Passage:
>> START
Code first CDC from Postgres to ClickHouse with Debezium, Redpanda, and MooseStack

Published Thu, October 16, 2025 ∙ OLAP, OLTP, ClickHouse, Redpanda ∙ by Johanan Ottensooser

6 minute read

TL;DR:

What: CDC from Postgres to Clickhouse as code
Why: Keep OLTP safe and fast while mirroring data near-real-time to OLAP for heavy reads and analytics.
How (at a glance): Postgres OLTP → Debezium CDC → Redpanda streaming ingest → ClickHouse OLAP (ReplacingMergeTree for upserts/deletes on merge).
Why MooseStack: Everything lives in code—from CDC streams through to OLAP tables. Moose dev server makes it trivial to spin up the full pipeline (ClickHouse, Redpanda, and your OLTP infrastructure too) locally in seconds.
Result: Safe OLTP, lightning-fast OLAP, and schema changes stay sane. Regenerate external models, adjust transform/table, keep streaming.

Demo application.

Replicating data from an OLTP (transactional) system to an OLAP (analytical) system should be simple. But there are fundamental differences between these two architectures that make it difficult. From optimizing writes to your OLAP system, to making sure you have the right ClickHouse table engine set up, there are many complexities to writing Change Data Capture (CDC) data to an OLAP database in a performant and easily queryable way.

So, why would you want to replicate your data to OLAP? To massively speed up your queries, and to be able to do so at scale without jeopardizing your transactional application.

There are two main ways to replicate data from OLTP to OLAP:

  • Managed / configurable services: tools like ClickHouse ClickPipes are perfect if you’re using ClickHouse Cloud and want a low-ops way to move data. You configure sources and transformations through the UI, and ClickHouse takes care of ingestion and schema evolution automatically.
>> END
Given data:
>> START
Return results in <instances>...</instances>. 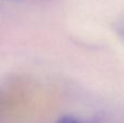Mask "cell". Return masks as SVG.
Returning <instances> with one entry per match:
<instances>
[{"label": "cell", "instance_id": "cell-1", "mask_svg": "<svg viewBox=\"0 0 124 123\" xmlns=\"http://www.w3.org/2000/svg\"><path fill=\"white\" fill-rule=\"evenodd\" d=\"M57 123H81L77 119L73 117H70V115H65V117H62L61 119H59Z\"/></svg>", "mask_w": 124, "mask_h": 123}, {"label": "cell", "instance_id": "cell-2", "mask_svg": "<svg viewBox=\"0 0 124 123\" xmlns=\"http://www.w3.org/2000/svg\"><path fill=\"white\" fill-rule=\"evenodd\" d=\"M121 34H122V36H123V38H124V27L121 30Z\"/></svg>", "mask_w": 124, "mask_h": 123}]
</instances>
>> END
Task: Please name the ClickHouse table engine that the Postgres-to-ClickHouse CDC article uses for upserts and deletes on merge.

Correct response: ReplacingMergeTree